Your tasks.
[1] Answer these questions from the passage on engineering ad creative diversity, below:
(a) How many distinct visual contexts per shoot day does Step 5 call for?
(b) In the HVAC worked example, what percentage of the voice mix goes to the founder?
(c) How often does the passage say to refresh the diversity pool with new angles?
[2] Could you pick up the passage on engineering ad creative diversity after its final sentence and keep writing it?

Passage provided.
■ ■ ■ ■ ■
This locks in axis 3 (voice variation) and contributes to axis 2 (visual variation).

Step 5: Diversify the visual library

Capture footage across at least 4 distinct visual contexts per shoot day:

  • On-site / field (job sites, customer locations)
  • Studio / clean background
  • B-roll / product close-ups
  • Outdoor / location B-roll

Rotate across the batch so no two ads share the same primary visual context unless they're testing one variable.

Step 6: Compliance check at the variation step

Diversity engineered too aggressively can produce ads that violate brand voice or compliance guardrails. The check has to happen at the variation step, not the distribution step. We cover this in detail in our batch video ads guide — the compliance pipeline runs in parallel with the variation pipeline and flags anything off-brand before it reaches the queue.


A Worked Example: $25K/Month HVAC Account

A diversity-engineered batch for a $25K/month HVAC contractor with a 1.2M-person service area:

  • Angles (axis 5): 35 distinct buyer/pain combinations across 8 categories (age-of-system, seasonal urgency, bill-pain, trust, IAQ, emergency, new homeowner, landlord).
  • Hooks (axis 1): mixed across question, pattern-interrupt, direct-statement, story, listicle, pain-callout, social proof, contrarian.
  • Visuals (axis 2): footage captured across 4 contexts (in-home service call, technician on rooftop, shop, customer in their living room). Aspect ratios: 50% 9:16, 25% 4:5, 15% 1:1, 10% 16:9.
  • Voice (axis 3): 40% founder, 25% technicians, 20% customer testimonials, 10% AI voiceover, 5% music-bed.
  • Format (axis 4): per the format matrix above.

Observable results after 30 days: learning phase exits in 6–8 days (vs 14–18 day benchmark for a low-diversity account at this spend); top 3 ads consume 38% of impressions; CPM trajectory flat across the window; frequency stable at 2.1–2.4; CPL lands 35–45% below the account's pre-engineering baseline. Not exotic — just engineered against the axes on purpose.


Why High CTR Alone Doesn't Save You

The most common confusion: "My CTR is great. Why isn't this scaling?" High CTR on a low-diversity pool generates strong exploitation signal but weak exploration signal. Andromeda delivers more impressions to your top ad but can't expand the audience because the rest of the pool isn't differentiated enough to credibly serve other pockets. You hit a ceiling determined by your top ad's saturated native audience, and CTR holds while CPL rises (frequency rises, incremental impressions reach colder buyers).

The fix isn't better CTR — it's more diversity in the candidate pool so Andromeda has somewhere to expand into when the top ad saturates. This is also why "kill everything except the winner and scale spend" — a tactic that worked under the old stack — actively destroys performance under Andromeda. You're killing the diversity signal the system needs to find adjacent pockets. The right tactic now is "scale spend on the winner and refresh the diversity pool with new angles every 2–4 weeks."
■ ■ ■ ■ ■
Information supplied.
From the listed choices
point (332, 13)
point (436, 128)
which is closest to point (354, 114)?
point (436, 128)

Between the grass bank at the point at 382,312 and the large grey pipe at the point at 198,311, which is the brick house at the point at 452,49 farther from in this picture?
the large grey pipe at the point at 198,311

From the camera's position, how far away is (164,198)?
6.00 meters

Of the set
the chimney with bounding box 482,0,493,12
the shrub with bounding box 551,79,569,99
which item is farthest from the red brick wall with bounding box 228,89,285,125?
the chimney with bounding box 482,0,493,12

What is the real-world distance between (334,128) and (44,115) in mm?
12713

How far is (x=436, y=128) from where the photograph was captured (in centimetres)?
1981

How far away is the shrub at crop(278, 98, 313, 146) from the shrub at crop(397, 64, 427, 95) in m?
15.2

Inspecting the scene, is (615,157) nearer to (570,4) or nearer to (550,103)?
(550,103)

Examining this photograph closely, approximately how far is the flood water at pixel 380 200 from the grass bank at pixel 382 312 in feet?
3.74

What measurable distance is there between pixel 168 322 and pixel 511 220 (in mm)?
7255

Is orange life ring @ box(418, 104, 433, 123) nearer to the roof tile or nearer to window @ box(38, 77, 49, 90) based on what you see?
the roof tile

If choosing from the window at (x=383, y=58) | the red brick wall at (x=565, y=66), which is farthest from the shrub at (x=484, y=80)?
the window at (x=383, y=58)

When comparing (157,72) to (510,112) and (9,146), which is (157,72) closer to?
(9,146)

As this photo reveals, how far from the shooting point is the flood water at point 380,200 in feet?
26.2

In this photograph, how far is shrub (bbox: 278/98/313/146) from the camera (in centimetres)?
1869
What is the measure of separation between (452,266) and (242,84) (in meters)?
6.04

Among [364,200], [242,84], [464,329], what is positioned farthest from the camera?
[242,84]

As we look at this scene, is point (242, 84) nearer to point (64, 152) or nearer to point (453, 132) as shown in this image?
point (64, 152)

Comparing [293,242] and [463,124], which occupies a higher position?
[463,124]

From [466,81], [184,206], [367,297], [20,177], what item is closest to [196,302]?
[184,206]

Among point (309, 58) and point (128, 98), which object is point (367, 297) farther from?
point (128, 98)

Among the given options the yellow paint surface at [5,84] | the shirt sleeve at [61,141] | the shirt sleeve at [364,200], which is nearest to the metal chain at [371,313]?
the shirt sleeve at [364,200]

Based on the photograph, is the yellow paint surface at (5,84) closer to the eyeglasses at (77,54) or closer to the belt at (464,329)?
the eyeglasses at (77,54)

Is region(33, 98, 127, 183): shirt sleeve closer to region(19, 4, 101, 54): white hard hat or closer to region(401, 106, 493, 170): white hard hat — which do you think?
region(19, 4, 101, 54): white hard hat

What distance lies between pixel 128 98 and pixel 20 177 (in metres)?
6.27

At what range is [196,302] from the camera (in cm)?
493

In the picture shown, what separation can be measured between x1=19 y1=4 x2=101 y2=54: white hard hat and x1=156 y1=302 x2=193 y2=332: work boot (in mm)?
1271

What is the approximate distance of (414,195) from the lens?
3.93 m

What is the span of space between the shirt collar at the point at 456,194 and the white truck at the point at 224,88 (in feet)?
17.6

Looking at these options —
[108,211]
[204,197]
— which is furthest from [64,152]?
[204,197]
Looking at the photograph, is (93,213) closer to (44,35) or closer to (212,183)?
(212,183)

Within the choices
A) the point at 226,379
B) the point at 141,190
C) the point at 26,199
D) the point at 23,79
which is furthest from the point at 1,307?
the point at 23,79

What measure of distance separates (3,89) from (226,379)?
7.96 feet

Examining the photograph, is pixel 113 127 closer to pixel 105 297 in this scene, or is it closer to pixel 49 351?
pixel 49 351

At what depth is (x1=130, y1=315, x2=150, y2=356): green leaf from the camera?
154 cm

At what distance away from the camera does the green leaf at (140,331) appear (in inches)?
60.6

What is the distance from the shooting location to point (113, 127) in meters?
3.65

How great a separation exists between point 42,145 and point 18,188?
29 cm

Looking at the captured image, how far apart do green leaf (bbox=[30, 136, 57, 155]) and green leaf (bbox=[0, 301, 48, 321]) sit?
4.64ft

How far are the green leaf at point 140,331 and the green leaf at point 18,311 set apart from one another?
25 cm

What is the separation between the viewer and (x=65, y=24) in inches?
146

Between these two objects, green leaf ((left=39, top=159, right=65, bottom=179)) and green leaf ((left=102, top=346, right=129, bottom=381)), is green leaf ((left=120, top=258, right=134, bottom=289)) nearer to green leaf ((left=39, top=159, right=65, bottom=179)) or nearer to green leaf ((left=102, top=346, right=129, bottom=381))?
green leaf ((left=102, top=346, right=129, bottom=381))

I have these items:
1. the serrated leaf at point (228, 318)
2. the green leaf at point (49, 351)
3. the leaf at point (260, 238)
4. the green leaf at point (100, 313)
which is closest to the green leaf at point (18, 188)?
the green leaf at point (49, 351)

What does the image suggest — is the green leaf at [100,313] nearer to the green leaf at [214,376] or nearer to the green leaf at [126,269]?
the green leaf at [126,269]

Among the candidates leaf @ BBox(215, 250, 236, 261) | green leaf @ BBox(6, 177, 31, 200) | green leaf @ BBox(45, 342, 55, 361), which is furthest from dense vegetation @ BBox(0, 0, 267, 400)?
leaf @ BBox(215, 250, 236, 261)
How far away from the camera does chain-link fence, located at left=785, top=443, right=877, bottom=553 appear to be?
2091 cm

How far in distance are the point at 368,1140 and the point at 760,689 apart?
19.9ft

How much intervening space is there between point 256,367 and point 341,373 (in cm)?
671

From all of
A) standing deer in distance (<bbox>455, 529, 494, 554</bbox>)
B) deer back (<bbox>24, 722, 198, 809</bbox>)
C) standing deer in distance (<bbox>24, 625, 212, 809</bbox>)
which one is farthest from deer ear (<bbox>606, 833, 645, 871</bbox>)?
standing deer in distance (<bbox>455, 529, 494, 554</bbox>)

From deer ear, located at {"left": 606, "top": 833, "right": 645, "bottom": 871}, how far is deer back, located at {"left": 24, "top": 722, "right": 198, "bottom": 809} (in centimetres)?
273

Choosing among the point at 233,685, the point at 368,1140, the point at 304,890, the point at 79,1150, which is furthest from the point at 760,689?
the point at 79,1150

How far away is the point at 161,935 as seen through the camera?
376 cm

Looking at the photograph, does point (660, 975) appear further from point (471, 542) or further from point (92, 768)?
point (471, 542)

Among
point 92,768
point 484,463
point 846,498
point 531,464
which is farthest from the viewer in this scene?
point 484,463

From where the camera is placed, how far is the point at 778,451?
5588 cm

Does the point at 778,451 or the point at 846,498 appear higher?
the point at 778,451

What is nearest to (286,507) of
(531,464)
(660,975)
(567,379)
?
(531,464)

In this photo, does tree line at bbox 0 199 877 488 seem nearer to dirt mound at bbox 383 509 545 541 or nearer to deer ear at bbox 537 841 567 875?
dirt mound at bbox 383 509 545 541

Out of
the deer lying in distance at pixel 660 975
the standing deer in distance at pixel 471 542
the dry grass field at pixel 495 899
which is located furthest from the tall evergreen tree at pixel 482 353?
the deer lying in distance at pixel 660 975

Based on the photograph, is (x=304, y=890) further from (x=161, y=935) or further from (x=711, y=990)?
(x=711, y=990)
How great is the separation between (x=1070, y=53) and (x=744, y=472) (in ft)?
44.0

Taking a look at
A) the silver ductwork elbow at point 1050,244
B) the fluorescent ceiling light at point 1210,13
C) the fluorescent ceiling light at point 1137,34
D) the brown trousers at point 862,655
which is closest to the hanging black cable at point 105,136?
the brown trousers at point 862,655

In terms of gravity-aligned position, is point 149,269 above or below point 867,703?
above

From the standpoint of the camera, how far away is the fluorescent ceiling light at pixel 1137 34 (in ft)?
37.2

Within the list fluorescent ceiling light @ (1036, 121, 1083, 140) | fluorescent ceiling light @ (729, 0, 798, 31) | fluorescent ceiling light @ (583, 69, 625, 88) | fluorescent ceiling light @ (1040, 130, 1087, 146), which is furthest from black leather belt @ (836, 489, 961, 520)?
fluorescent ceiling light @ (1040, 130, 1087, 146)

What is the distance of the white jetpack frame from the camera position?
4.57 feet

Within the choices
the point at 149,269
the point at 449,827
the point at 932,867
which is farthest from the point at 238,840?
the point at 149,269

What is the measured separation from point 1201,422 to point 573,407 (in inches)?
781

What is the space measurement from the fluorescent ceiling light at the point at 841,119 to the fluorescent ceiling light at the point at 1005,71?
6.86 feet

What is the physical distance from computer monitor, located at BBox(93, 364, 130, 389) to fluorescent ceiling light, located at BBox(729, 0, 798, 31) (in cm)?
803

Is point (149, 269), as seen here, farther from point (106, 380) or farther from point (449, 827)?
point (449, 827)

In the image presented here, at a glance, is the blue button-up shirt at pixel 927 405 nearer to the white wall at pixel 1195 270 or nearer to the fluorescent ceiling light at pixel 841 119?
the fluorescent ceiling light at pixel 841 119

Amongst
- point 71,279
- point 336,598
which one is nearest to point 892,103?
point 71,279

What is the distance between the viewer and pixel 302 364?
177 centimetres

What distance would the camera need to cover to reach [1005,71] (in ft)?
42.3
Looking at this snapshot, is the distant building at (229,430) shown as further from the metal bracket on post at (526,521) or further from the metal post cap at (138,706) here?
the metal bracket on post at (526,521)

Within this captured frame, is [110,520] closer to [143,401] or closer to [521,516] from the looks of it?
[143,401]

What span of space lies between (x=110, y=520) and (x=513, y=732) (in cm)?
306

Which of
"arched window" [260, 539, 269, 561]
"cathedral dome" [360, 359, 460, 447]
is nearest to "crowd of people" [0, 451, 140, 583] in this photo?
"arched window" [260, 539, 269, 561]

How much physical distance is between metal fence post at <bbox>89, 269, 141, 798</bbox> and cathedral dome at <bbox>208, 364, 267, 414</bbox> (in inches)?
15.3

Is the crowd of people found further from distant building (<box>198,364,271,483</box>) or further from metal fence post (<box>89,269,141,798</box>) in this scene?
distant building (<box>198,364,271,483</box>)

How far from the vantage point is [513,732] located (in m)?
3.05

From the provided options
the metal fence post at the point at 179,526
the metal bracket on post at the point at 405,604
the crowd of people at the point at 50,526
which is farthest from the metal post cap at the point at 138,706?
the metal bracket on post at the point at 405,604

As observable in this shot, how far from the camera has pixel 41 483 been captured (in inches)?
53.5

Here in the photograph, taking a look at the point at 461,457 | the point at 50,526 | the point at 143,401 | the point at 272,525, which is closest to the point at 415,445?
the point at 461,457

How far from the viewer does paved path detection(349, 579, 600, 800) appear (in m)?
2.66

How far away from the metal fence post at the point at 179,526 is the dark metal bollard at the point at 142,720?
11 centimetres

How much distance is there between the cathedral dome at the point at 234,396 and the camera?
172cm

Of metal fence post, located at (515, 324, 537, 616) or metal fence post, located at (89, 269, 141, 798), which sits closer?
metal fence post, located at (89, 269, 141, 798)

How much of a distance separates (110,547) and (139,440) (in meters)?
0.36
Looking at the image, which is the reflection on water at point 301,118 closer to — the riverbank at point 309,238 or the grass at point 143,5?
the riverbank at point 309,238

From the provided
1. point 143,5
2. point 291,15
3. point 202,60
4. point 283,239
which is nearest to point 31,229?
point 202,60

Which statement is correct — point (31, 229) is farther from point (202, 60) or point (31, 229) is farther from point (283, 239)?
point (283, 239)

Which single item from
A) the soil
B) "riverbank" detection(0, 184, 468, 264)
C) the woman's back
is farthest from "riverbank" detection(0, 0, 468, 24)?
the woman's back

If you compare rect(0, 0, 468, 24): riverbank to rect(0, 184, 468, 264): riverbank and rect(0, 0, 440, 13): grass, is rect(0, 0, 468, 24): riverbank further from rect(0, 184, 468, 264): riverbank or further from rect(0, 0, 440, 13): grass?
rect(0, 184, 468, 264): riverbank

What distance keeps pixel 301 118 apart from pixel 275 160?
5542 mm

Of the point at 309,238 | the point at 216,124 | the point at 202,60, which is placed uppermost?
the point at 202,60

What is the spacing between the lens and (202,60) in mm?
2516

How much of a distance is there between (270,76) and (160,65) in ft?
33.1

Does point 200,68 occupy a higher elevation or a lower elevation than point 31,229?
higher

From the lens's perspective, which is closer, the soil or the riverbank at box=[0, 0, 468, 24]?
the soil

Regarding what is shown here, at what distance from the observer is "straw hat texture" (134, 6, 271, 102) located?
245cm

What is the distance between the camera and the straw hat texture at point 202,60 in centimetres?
■ ■ ■ ■ ■
Answers below.
[1]
(a) At least 4.
(b) 40%.
(c) Every 2–4 weeks.

[2]
What This Means For Your Production Operating Model

The old model — ship a winner, exploit until it fatigues, then start a new production cycle — worked when the algorithm could lean on targeting to find new audiences. The Andromeda model: ship a diverse batch on a monthly cadence, keep proven angles fed with new executions, let the algorithm continuously rebalance between exploitation and exploration. This is the batch video ads model in operational form.

The footprint: one 60–90 minute capture session per month scoped against the angle inventory and format matrix; AI-assisted variation producing 200–500 executions per batch; weekly shipping cadence; compliance pipeline running in parallel with variation; daily review loop killing bottom-decile ads. That footprint isn't realistically run by a part-time social hire or a traditional agency on retainer. It's either an internal 4–6 FTE team or a managed done-for-you social media service that's built the pipeline.


Where The Score Probably Isn't Going

Diversity score is not replacing CTR, ThruPlay, link CTR, or CPA in the auction. It's an upstream signal influencing candidate retrieval and audience expansion. It's also not a substitute for compliance, brand voice, or strategic positioning — a maximally diverse pool of off-brand ads will score well and lose every customer that sees them. Diversity engineering operates within brand guardrails. And it's not a metric to obsess over directly. It's a constraint your production model shouldn't violate. As long as you produce 200+ executions per month against 30+ angles across mixed formats with mixed presenters and visual contexts, you land in the high-diversity zone by default.


The Bottom Line

The diversity score is the most consequential ranking signal under Andromeda that nobody outside Meta engineering talks about directly. Its existence explains why high-CTR campaigns fail to scale, why low-diversity accounts pay a hidden CPM tax, why learning phases drag, and why "one perfect ad" stopped working in 2025.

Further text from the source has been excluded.